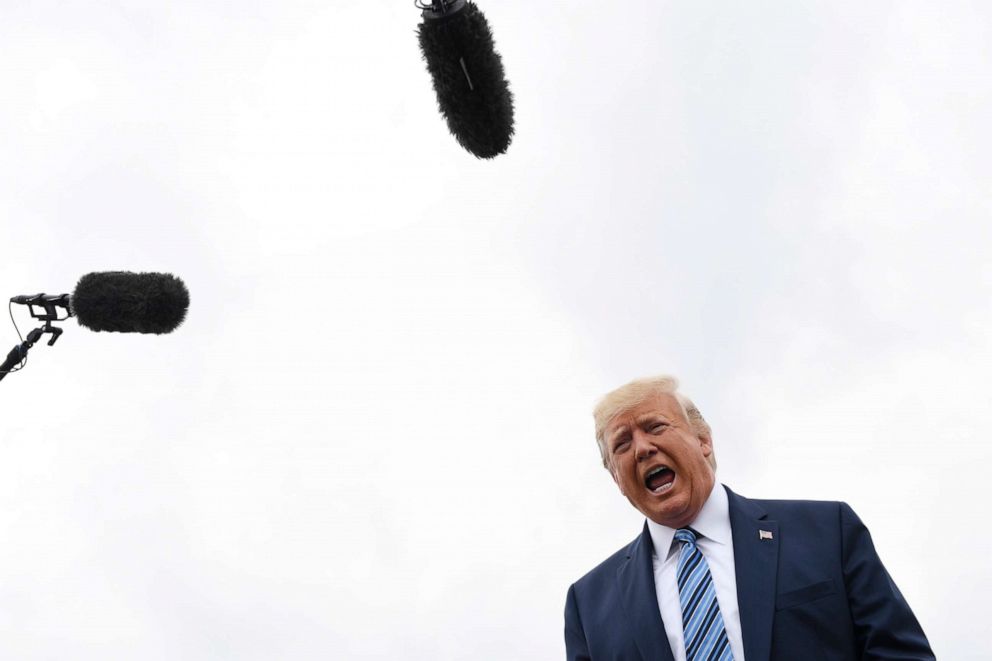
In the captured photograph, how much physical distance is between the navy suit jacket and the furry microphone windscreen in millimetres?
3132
= = = = = = =
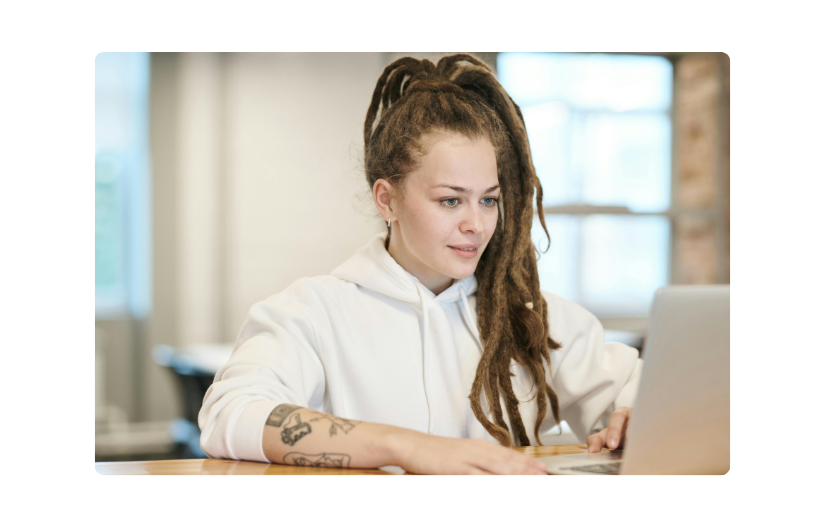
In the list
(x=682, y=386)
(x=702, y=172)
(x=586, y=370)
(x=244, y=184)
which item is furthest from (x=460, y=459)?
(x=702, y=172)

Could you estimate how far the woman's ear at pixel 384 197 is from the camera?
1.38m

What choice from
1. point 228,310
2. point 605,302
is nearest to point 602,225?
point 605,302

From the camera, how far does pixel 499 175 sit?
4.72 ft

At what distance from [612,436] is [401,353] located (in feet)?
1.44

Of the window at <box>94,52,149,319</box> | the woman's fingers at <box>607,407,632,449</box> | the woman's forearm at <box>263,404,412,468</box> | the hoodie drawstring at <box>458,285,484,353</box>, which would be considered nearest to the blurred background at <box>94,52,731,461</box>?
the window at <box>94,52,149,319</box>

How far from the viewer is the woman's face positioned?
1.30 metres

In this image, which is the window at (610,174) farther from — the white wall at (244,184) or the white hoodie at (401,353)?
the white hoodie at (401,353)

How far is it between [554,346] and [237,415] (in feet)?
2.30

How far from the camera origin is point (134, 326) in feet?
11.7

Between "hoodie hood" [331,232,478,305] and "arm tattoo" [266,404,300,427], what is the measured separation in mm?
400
= = = = = = =
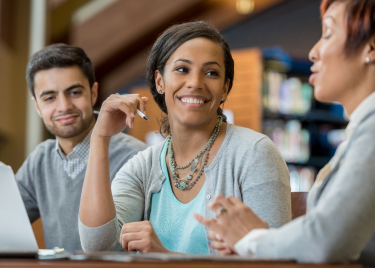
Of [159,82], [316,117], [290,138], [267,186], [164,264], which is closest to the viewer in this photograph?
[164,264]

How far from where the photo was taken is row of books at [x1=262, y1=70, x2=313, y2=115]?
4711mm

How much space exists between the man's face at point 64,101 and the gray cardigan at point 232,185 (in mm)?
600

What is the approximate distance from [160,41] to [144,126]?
= = = = = = =
Indicación: Reproduce sin ningún cambio las filas que empiezan en la que contiene "Of [159,82], [316,117], [290,138], [267,186], [164,264], which" y siguen hasta la que contiene "What is the approximate", ambas incluidas.

Resultado correcto:
Of [159,82], [316,117], [290,138], [267,186], [164,264], which is closest to the viewer in this photograph?
[164,264]

How far from where the photo was taken is row of books at [x1=262, y1=70, x2=313, y2=115]?
4711mm

How much space exists between the man's face at point 64,101 and the gray cardigan at point 232,185 (in mm)?
600

What is the approximate distance from [160,41] to [144,126]?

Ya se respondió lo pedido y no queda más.